Don’ts for flea control products:
- Don’t use flea control products on or in young puppies, kittens, or on a pregnant or nursing pet without consulting your veterinarian and reading the label. Most products have a minimum age for use on the label.
- Don’t apply a topical flea control product to skin that’s red, irritated, scratched, or broken.
- Don’t use more than one flea control product on your pet at a time unless prescribed by your veterinarian.
- Don’t apply a flea control product for a dog to a cat.
Toxicities and adverse reactions to a product will be on the label. If you have questions, discuss it with your veterinarian or their knowledgeable care teams.
Signs of Flea Control Product Toxicity in Cats and Dogs
Toxicity is rare and usually occurs when a product for dogs is applied to a cat. Signs of flea control product toxicity can occur from one to 12 hours after application and may vary depending on the type of flea control product poisoning. Cats are more sensitive to the toxic effects of pyrethrums and organophosphates than dogs, so take care when using flea control products of any type on a cat.
The most common signs of toxicity from pyrethrum-based flea products are muscle tremors and excessive salivation. Common signs of toxicity from flea control products containing organophosphates are diarrhea, vomiting, difficulty breathing, small pupils, muscle tremor, weakness or falling over, and drooling.
Organophosphate toxicity can be rapidly fatal, depending on the ingredients and dose the pet is exposed to.
What to Do if Your Dog or Cat has Flea Control Product Toxicity
If you suspect your pet is experiencing flea product toxicity, it is recommended that you immediately wash your pet with warm water and a mild dishwashing liquid, such as Dawn® and contact your family veterinarian immediately or bring your pet to the closest MedVet veterinary emergency clinic.
Common Flea Control Products
Be sure to read labels for flea and tick control products and speak with your veterinarian for which products are best for your pet as there are many options available for dogs and cats.
Common effective products include:
- The Isoxalaners (Nexgard, Bravecto, Simparica)
- There is still a place for Fipronil (Frontline Plus and its variations), and this is over the counter.

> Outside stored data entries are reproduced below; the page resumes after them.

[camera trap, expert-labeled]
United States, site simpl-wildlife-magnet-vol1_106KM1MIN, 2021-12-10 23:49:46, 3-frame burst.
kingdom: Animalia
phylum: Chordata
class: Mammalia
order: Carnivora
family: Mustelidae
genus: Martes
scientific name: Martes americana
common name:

- There is still a place for Imidacloprid (Advantage and its variations). K9 Advantix and its variations should only be applied to dogs.
- Selamectin is another effective molecule for flea prevention, and Revolution is an FDA-approved treatment for sarcoptic mange in dogs. Revolution Plus is for cats.
- Seresto collars may be recommended for food allergic dogs or cats or in patients with epilepsy, or when a topical or oral flea prevention product cannot be used.
- Lufenuron, still in Sentinel for dogs, is a growth regulator and very beneficial in a flea control program.
Ingredients used in older flea control products:
Many previously used products were pyrethrum-based, and the label may list the main ingredient as pyrethrum, pyrethroid, or permethrin.
Pyrethrum-based flea products include: allethrin, bifenthrin, cyfluthrin, cypermethrin, cyphenothrin, deltamethrin, esfenvalerate, etofenprox, fenpropathrin, fenvalerate, flumethrin, imiprothrin, metofluthrin, permethrin, prallethrin, resmethrin, silafluofen, sumithrin, tefluthrin, tetramethrin, tralomethrin, and transfluthrin as well as others.
The other type of flea product that can cause toxicity contains organophosphates. Active ingredients in organophosphate products include: chlorpyrifos, crufomate, dichlorvos, diazinon, haloxon, naphthalophos, phosmet, naled, tetrachlorvinphos, and malathion.